- _PROBLEM DETAILS_
Count the lines in the listing below that contain the word "solar". Reply with the number alone.

- _GIVEN ENTRIES_
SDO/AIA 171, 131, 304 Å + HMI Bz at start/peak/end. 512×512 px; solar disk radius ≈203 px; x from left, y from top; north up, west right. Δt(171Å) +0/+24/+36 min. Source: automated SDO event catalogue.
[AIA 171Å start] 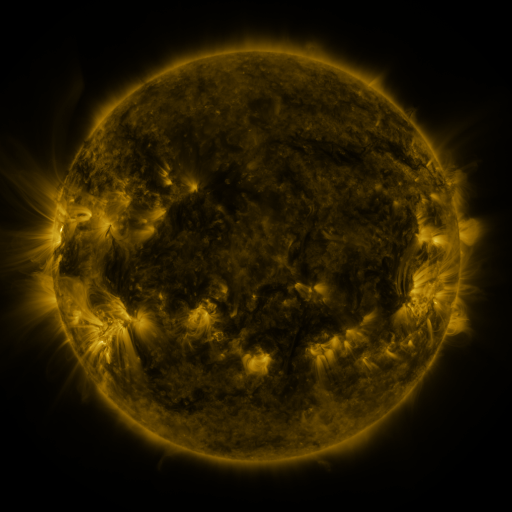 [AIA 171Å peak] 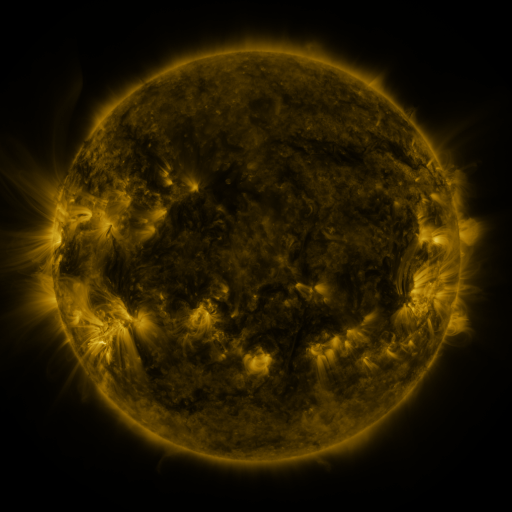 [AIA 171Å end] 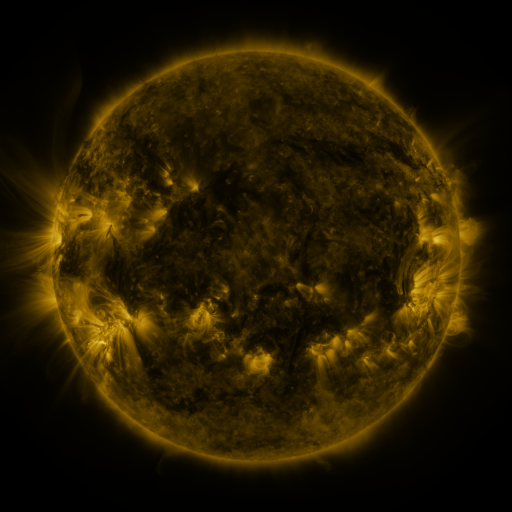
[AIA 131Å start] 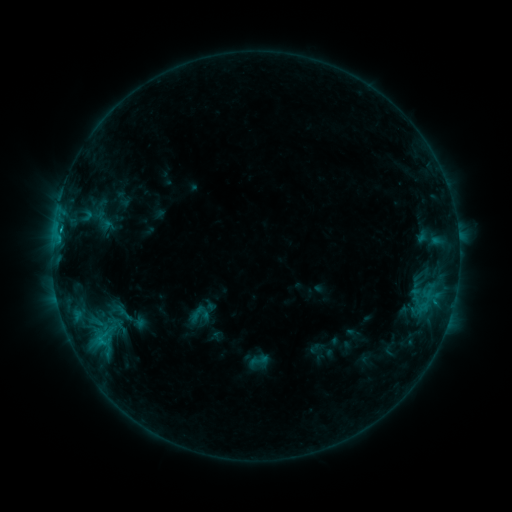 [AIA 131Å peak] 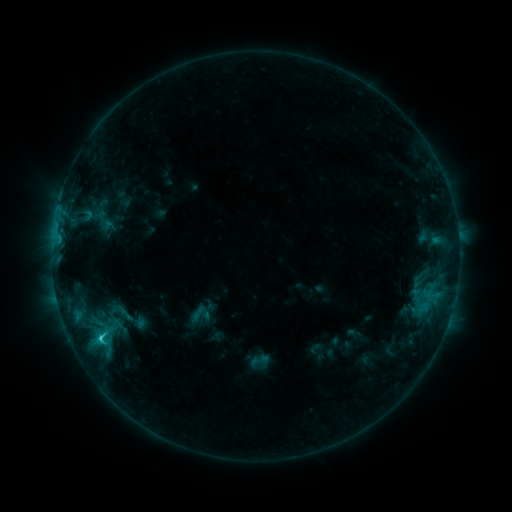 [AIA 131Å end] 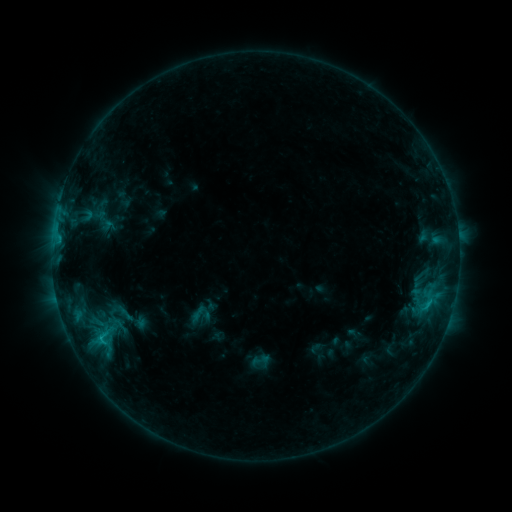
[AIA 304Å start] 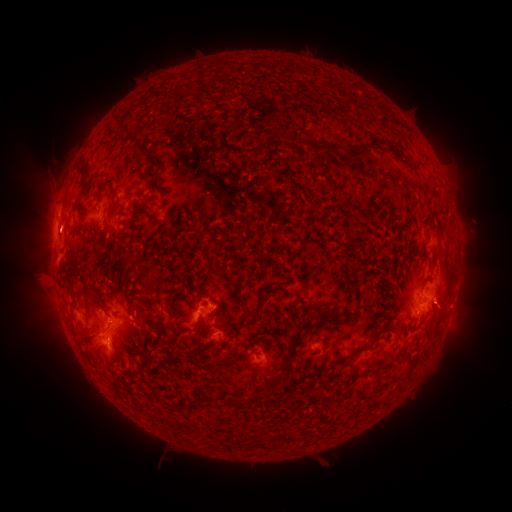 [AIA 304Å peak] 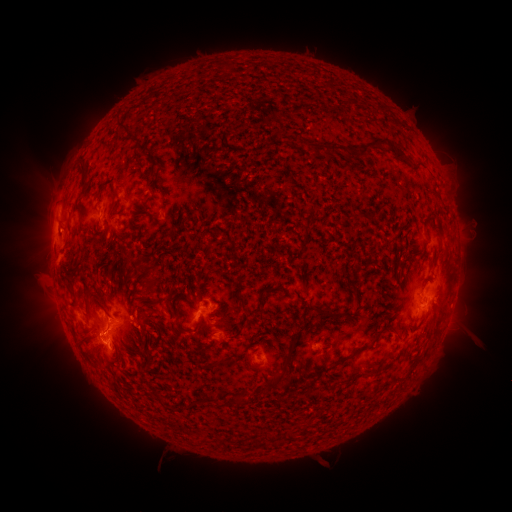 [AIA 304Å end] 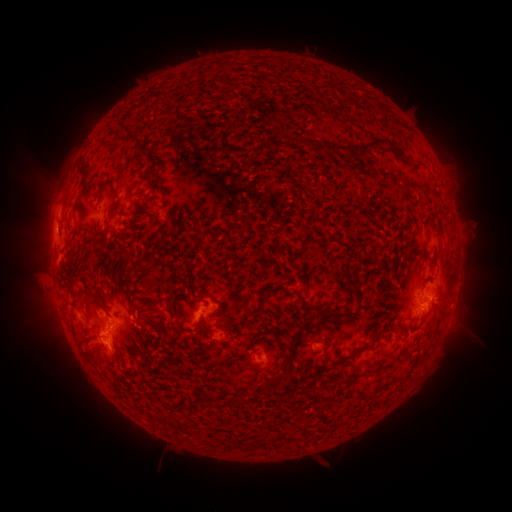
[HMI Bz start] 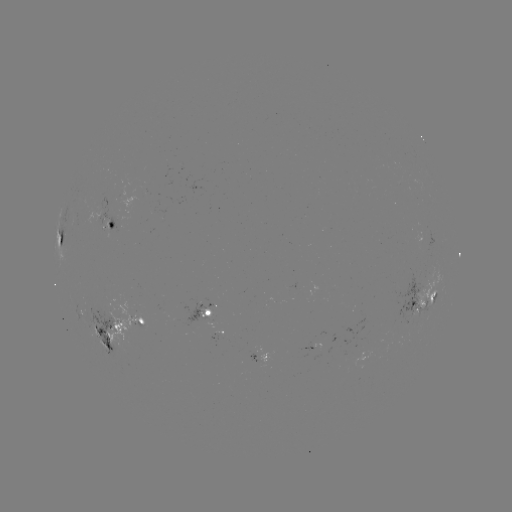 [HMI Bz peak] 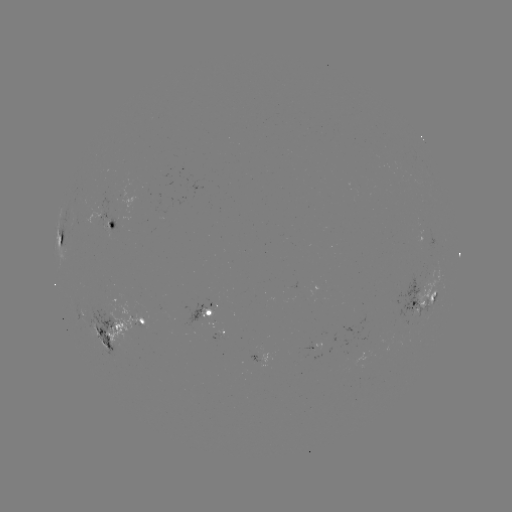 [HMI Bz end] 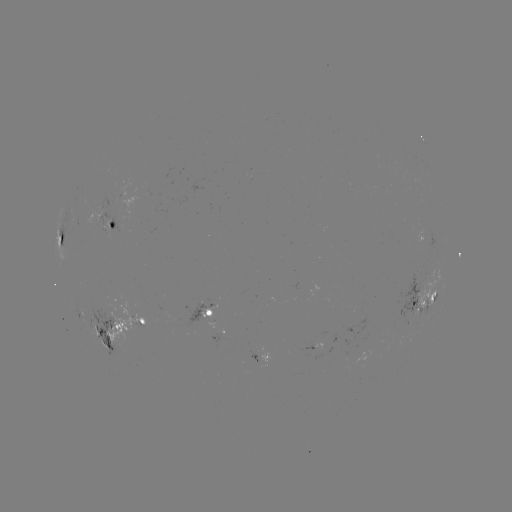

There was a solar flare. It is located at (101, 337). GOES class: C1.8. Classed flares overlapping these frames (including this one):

- _OUTPUT OF THE TASK_
2